▸ **WHAT IS NEEDED**: Reproduce the following records exactly from the line containing "Which of the" onward, ending with the last line and including it.

----

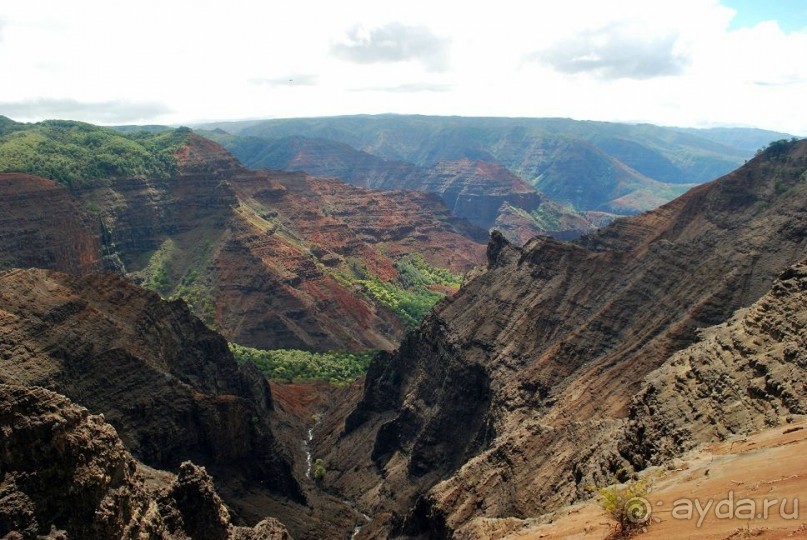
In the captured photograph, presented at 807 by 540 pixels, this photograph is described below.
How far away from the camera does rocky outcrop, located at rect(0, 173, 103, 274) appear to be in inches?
5856

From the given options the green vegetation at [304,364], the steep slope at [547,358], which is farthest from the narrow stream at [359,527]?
the green vegetation at [304,364]

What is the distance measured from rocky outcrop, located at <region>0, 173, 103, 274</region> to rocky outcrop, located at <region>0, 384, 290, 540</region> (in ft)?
405

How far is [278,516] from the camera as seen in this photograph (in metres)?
72.6

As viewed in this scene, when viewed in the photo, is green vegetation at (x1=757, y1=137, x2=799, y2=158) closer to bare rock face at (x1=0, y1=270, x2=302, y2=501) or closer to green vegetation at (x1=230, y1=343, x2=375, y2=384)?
green vegetation at (x1=230, y1=343, x2=375, y2=384)

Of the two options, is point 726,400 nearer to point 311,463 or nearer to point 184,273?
A: point 311,463

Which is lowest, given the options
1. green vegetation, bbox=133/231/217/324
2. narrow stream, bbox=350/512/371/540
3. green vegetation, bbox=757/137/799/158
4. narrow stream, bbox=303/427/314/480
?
narrow stream, bbox=303/427/314/480

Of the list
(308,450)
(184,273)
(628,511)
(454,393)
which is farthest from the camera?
(184,273)

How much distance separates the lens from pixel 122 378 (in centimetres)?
7400

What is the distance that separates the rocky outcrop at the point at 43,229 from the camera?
14875 centimetres

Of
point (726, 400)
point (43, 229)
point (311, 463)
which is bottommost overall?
point (311, 463)

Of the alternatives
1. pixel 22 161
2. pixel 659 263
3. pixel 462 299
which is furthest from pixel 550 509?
pixel 22 161

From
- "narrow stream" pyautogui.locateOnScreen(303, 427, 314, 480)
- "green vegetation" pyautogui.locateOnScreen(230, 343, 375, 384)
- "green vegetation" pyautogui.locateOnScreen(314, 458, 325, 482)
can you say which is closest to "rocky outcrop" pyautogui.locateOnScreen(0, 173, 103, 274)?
"green vegetation" pyautogui.locateOnScreen(230, 343, 375, 384)

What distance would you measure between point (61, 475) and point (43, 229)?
138252mm

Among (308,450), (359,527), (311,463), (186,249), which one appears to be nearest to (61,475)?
(359,527)
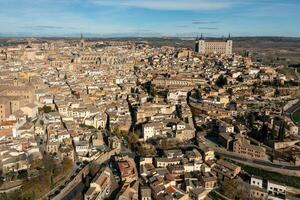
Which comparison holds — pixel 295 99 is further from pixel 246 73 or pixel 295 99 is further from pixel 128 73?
pixel 128 73

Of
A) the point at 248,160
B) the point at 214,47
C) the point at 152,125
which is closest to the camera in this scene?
the point at 248,160

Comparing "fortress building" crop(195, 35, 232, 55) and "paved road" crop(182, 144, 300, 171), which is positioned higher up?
"fortress building" crop(195, 35, 232, 55)

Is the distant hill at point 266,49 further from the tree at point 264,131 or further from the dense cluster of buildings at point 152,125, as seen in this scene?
the tree at point 264,131

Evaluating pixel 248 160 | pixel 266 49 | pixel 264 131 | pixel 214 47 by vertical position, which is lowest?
pixel 248 160

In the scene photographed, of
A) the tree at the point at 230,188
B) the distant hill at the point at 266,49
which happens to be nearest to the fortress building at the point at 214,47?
the distant hill at the point at 266,49

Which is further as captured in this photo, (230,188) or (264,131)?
(264,131)

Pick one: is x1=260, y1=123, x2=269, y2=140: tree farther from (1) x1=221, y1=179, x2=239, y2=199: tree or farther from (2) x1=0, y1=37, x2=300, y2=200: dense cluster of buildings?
(1) x1=221, y1=179, x2=239, y2=199: tree

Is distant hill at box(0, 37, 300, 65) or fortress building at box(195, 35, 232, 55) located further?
distant hill at box(0, 37, 300, 65)

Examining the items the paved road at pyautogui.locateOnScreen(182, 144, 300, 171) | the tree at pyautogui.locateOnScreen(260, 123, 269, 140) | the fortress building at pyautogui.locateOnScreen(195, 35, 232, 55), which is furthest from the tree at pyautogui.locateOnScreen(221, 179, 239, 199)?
the fortress building at pyautogui.locateOnScreen(195, 35, 232, 55)

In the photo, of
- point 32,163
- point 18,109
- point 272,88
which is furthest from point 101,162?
point 272,88

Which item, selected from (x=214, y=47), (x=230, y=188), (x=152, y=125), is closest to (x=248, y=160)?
(x=230, y=188)

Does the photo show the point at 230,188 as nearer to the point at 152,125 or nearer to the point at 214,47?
the point at 152,125
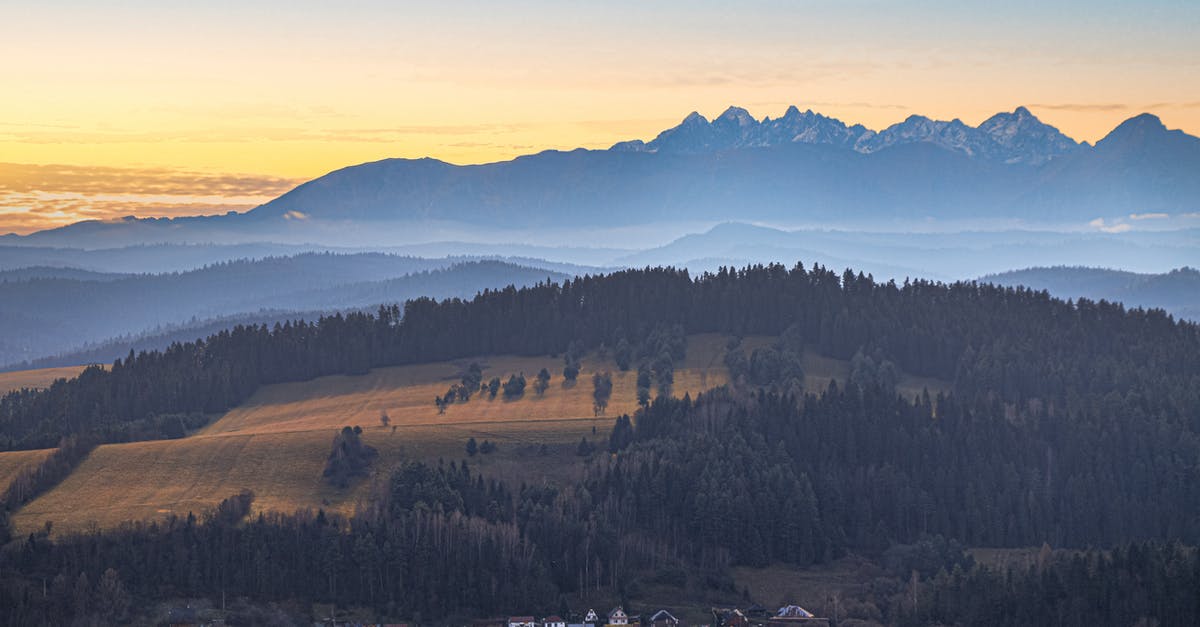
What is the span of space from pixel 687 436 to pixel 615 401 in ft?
83.2

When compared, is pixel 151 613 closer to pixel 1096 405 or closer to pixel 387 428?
pixel 387 428

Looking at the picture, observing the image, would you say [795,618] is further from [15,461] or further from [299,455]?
[15,461]

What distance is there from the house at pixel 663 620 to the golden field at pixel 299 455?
36.8m

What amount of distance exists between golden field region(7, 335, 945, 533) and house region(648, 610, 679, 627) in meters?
36.8

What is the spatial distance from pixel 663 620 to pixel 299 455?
55.4 metres

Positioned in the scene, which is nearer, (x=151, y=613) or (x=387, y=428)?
(x=151, y=613)

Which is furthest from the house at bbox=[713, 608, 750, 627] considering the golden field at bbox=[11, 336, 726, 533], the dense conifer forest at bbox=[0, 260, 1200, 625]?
the golden field at bbox=[11, 336, 726, 533]

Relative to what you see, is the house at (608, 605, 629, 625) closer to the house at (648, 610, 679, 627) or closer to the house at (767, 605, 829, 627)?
the house at (648, 610, 679, 627)

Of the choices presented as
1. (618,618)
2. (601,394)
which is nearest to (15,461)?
(601,394)

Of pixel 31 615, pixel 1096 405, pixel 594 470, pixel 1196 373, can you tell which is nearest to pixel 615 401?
pixel 594 470

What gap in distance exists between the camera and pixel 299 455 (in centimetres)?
16675

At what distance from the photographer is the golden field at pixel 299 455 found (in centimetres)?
15262

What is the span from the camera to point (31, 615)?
395 ft

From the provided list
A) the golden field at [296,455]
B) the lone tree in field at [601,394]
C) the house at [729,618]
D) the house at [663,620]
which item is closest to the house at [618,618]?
the house at [663,620]
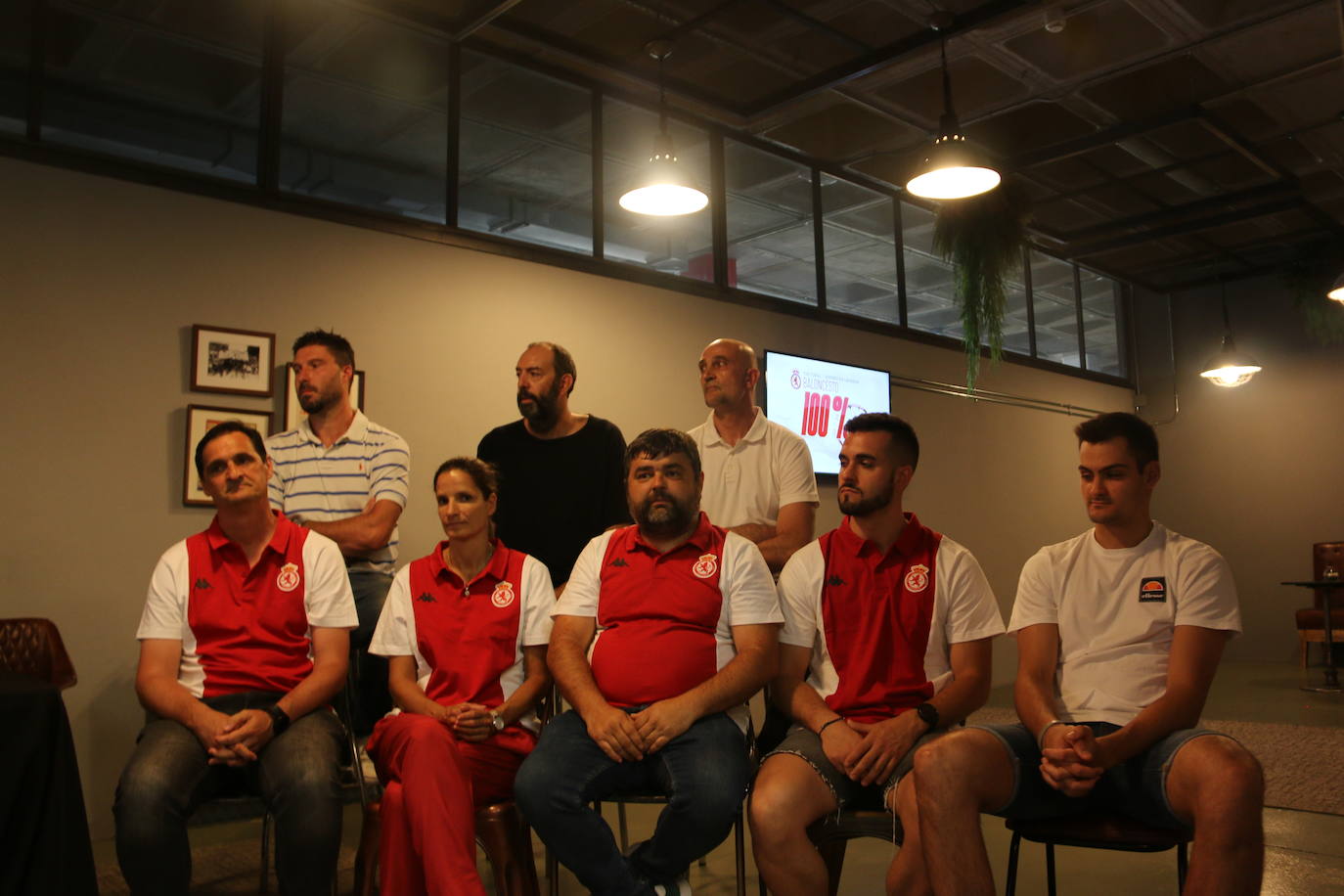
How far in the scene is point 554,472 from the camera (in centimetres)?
342

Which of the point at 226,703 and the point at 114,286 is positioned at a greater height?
the point at 114,286

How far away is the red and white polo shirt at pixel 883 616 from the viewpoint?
249 centimetres

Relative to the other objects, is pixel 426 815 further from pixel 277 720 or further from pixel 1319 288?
pixel 1319 288

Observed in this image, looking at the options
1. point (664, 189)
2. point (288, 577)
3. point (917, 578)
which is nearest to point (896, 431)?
point (917, 578)

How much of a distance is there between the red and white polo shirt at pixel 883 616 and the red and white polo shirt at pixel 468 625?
0.70 meters

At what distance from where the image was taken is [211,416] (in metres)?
4.18

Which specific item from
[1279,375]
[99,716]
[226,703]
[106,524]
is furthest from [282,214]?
[1279,375]

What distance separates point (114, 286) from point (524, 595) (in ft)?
8.04

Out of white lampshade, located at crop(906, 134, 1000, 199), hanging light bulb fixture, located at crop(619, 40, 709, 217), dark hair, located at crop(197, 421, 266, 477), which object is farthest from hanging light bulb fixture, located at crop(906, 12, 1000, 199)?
dark hair, located at crop(197, 421, 266, 477)

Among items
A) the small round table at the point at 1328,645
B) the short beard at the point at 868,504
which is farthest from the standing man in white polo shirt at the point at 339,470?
the small round table at the point at 1328,645

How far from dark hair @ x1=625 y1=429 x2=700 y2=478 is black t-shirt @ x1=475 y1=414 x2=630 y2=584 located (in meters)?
0.61

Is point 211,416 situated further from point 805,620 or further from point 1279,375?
point 1279,375

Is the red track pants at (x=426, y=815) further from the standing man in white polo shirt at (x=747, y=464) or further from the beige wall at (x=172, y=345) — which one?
the beige wall at (x=172, y=345)

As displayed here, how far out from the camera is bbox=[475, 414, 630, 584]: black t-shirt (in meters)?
3.34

----

▸ **SOLUTION**:
Which of the point at 226,703 and the point at 114,286 is positioned at a greater height?
the point at 114,286

How far away is the red and white polo shirt at pixel 883 616 from the viewpoint?
249 centimetres

Relative to the other objects, is pixel 426 815 further from pixel 277 720 or further from pixel 1319 288?
pixel 1319 288

Observed in this image, looking at the options
1. point (664, 189)
2. point (288, 577)
3. point (917, 578)
which is nearest to point (896, 431)?
point (917, 578)

How much of a distance is there between the red and white polo shirt at pixel 883 616 and the red and white polo shirt at pixel 468 625?
0.70 meters

At what distance from where the image was taken is [211,416] (in metres)?
4.18

Which specific item from
[1279,375]
[99,716]
[226,703]
[106,524]
is furthest from [282,214]?
[1279,375]

What distance separates point (114, 286) from point (524, 595) (in ft)?
8.04

Out of white lampshade, located at crop(906, 134, 1000, 199), hanging light bulb fixture, located at crop(619, 40, 709, 217), dark hair, located at crop(197, 421, 266, 477), which object is farthest from hanging light bulb fixture, located at crop(906, 12, 1000, 199)?
dark hair, located at crop(197, 421, 266, 477)

Among items
A) the small round table at the point at 1328,645
B) the short beard at the point at 868,504
which is farthest from the standing man in white polo shirt at the point at 339,470?
the small round table at the point at 1328,645

How far from dark hair @ x1=625 y1=429 x2=700 y2=478 is black t-shirt @ x1=475 y1=414 x2=630 y2=584 located (in meters)?
0.61

Is point 211,416 situated further from point 805,620 or further from point 1279,375?
point 1279,375

Is the red track pants at (x=426, y=815) further from the standing man in white polo shirt at (x=747, y=464) or further from the beige wall at (x=172, y=345) — which one?
the beige wall at (x=172, y=345)

As displayed here, how far out from the camera is bbox=[475, 414, 630, 584]: black t-shirt (in meters)?
3.34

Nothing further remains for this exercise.